I remember, some weeks in, a disagreeable man in our group became so enraged at my brother’s crying that he threatened to shoot him. His name was Weiss, and he thought he was in charge. He got it in his head that my brother’s crying could be heard on the street above.

I remember the
slosh, slosh, slosh
of Socha’s boots as he trudged through the water on his way to our hideaway each morning. The echo of the pipes told us he was coming, along with his coworker Stefek Wroblewski. The sloshing meant we would soon have a piece of bread or some news about the fighting.

I remember the dull cries of the baby born to a young woman
some months into our underground odyssey, a woman whose husband had abandoned her after just a few weeks in the sewer and who kept her pregnancy secret from the others. A woman who had already given her infant daughter to a Ukrainian woman during the early days of the German occupation, hoping this would keep the child safe.

I remember these things and so much more. The fire that almost suffocated us. The flood after the spring thaw that almost drowned us. The times we were nearly discovered. The prisoner who joined our group in the last days of our confinement. There are good memories, too. The satires my father would write for us to perform, to keep our minds from our situation. The joking and the laughter. The unshakable bond that developed among the few of us who made it to our final hideaway, a place my mother called “the Palace” because there was room for me and my brother to stand, room for us to cook, room for us to bathe once each week. There was not a lot of room, of course, but room enough. Most of all, there was the affection we all came to feel for Leopold Socha, who continued to look after us long after our money had run out and we could no longer pay him.

I remember hearing the bombs of the Russian aircraft, when the front reached Lvov and the newspaper accounts we were by now receiving reported a coming end to the fighting.

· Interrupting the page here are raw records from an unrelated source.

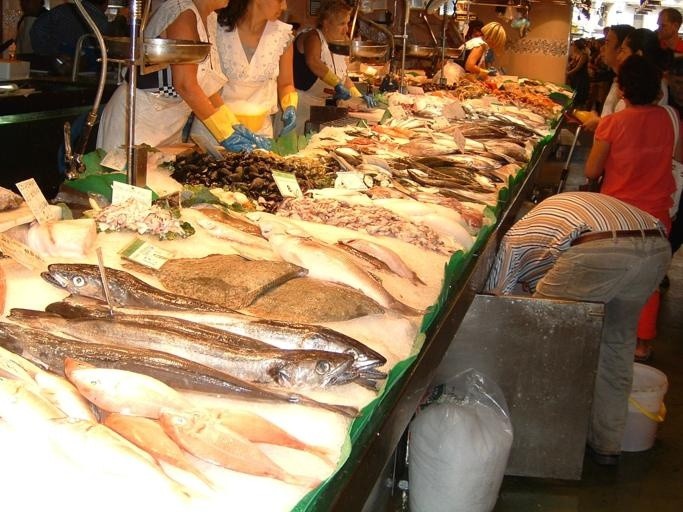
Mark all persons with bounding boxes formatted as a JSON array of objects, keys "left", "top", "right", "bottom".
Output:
[
  {"left": 565, "top": 9, "right": 681, "bottom": 360},
  {"left": 272, "top": 1, "right": 381, "bottom": 144},
  {"left": 11, "top": 0, "right": 51, "bottom": 62},
  {"left": 93, "top": 0, "right": 272, "bottom": 174},
  {"left": 480, "top": 191, "right": 673, "bottom": 467},
  {"left": 430, "top": 21, "right": 507, "bottom": 86},
  {"left": 185, "top": 1, "right": 299, "bottom": 149},
  {"left": 464, "top": 19, "right": 494, "bottom": 70},
  {"left": 28, "top": 1, "right": 114, "bottom": 60}
]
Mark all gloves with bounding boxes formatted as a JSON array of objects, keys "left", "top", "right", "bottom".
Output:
[
  {"left": 278, "top": 92, "right": 299, "bottom": 135},
  {"left": 324, "top": 69, "right": 348, "bottom": 99},
  {"left": 480, "top": 67, "right": 497, "bottom": 76},
  {"left": 202, "top": 105, "right": 271, "bottom": 154},
  {"left": 349, "top": 87, "right": 377, "bottom": 109}
]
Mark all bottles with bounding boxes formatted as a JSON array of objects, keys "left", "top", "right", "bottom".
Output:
[{"left": 571, "top": 107, "right": 602, "bottom": 133}]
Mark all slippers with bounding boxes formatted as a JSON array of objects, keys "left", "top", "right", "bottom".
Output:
[{"left": 634, "top": 343, "right": 655, "bottom": 359}]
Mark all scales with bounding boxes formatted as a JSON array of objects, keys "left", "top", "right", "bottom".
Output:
[
  {"left": 64, "top": 0, "right": 212, "bottom": 188},
  {"left": 327, "top": 0, "right": 465, "bottom": 96}
]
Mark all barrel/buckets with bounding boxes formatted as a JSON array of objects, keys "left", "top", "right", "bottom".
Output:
[{"left": 621, "top": 363, "right": 669, "bottom": 452}]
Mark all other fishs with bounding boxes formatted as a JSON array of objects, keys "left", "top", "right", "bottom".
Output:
[{"left": 0, "top": 202, "right": 433, "bottom": 500}]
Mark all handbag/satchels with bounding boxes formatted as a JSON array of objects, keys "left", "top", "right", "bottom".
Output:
[{"left": 669, "top": 159, "right": 682, "bottom": 217}]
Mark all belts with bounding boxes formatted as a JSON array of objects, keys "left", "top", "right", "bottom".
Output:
[{"left": 572, "top": 229, "right": 666, "bottom": 244}]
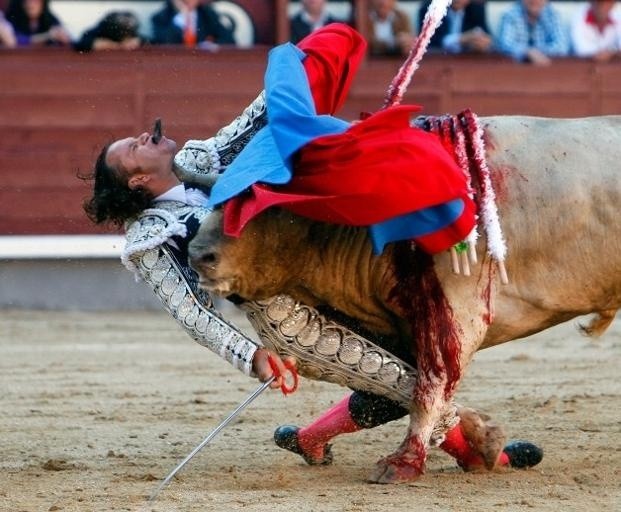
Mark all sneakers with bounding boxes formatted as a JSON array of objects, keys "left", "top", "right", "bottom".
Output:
[
  {"left": 459, "top": 442, "right": 543, "bottom": 472},
  {"left": 274, "top": 425, "right": 332, "bottom": 465}
]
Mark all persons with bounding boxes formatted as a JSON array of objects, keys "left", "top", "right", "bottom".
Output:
[
  {"left": 286, "top": 1, "right": 621, "bottom": 68},
  {"left": 0, "top": 1, "right": 235, "bottom": 51},
  {"left": 74, "top": 89, "right": 543, "bottom": 470}
]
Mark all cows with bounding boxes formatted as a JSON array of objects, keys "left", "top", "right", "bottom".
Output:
[{"left": 150, "top": 115, "right": 621, "bottom": 485}]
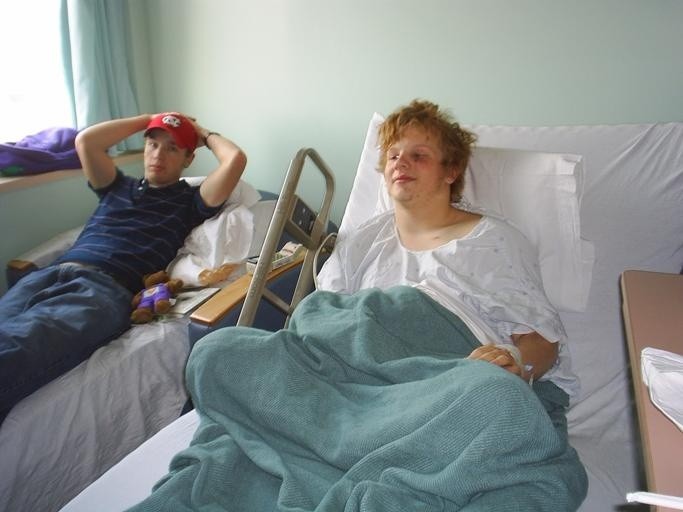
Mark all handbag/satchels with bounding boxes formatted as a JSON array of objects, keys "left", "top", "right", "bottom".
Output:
[{"left": 0, "top": 125, "right": 83, "bottom": 175}]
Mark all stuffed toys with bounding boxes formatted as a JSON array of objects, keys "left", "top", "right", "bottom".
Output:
[{"left": 130, "top": 268, "right": 184, "bottom": 324}]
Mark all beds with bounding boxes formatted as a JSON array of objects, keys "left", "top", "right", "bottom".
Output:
[
  {"left": 0, "top": 168, "right": 337, "bottom": 512},
  {"left": 54, "top": 112, "right": 683, "bottom": 512}
]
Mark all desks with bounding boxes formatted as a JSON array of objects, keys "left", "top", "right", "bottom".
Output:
[{"left": 618, "top": 270, "right": 683, "bottom": 512}]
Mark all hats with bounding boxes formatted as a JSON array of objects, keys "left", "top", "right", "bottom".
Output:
[{"left": 144, "top": 113, "right": 198, "bottom": 151}]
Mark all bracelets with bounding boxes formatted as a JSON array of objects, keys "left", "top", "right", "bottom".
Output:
[{"left": 203, "top": 131, "right": 220, "bottom": 148}]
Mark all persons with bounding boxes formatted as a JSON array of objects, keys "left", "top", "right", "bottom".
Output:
[
  {"left": 0, "top": 112, "right": 247, "bottom": 431},
  {"left": 315, "top": 98, "right": 569, "bottom": 385}
]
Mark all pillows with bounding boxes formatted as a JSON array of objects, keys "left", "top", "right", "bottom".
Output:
[
  {"left": 377, "top": 149, "right": 594, "bottom": 317},
  {"left": 180, "top": 172, "right": 263, "bottom": 208}
]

And still we worried that the bombs that would hopefully free us might kill us first instead, trapped as we were in our underground burrow, beneath the very streets that were the target of the bombing. Indeed, those final days were a mix of jubilation and terror, we were all so anxious about what would happen next.

I remember the day of our liberation, when Socha led us to a manhole opening and coaxed us up the iron ladder to a courtyard,
where a crowd had gathered to greet us. After so much time underground, without a sliver of daylight, I could hardly see. I was wearing my precious green sweater, which must have looked like a rag. Probably we were all a sight! Our clothes were tattered, our bodies dirty and withered and broken. The day burned orange, like a photographic negative, and it would be a few days more before my eyes could adjust. It was like something out of science fiction.

I remember how we struggled after liberation, as my father looked for work, as we tried to find a home, and to build a life out of no life at all. All this time, we thought that if we simply outlasted the Germans, we would be okay, but it was not so easy. We had nothing. I remember going to school with shoes made from newspaper because we could not afford proper boots. I remember being told by school administrators that it might be better to pretend that I was not Jewish after all. I remember my mother baking latkes for my brother and me to sell on the street after the war, to earn extra money. I remember moving from Lvov to Krakow and eventually to Israel, where it sometimes seemed that every other person on the street had a number burned into his or her skin from some concentration camp or other, where almost every Jew had an unbelievable story of survival to match our own, where almost no one would speak a word of the Holocaust.

Yes, I remember. . . .

One

KOPERNIKA 12

L
ike a princess. That is how I grew up, like a character from a storybook fable. At least, that is how I grew up for a while. I was born on October 28, 1935, at a time when Lvov was one of the most vibrant cities in Poland. It was a magical place, a Renaissance city, only it was not the best place to be a Jew. There were over 600,000 people in Lvov in the middle 1930s, including about 150,000 Jews.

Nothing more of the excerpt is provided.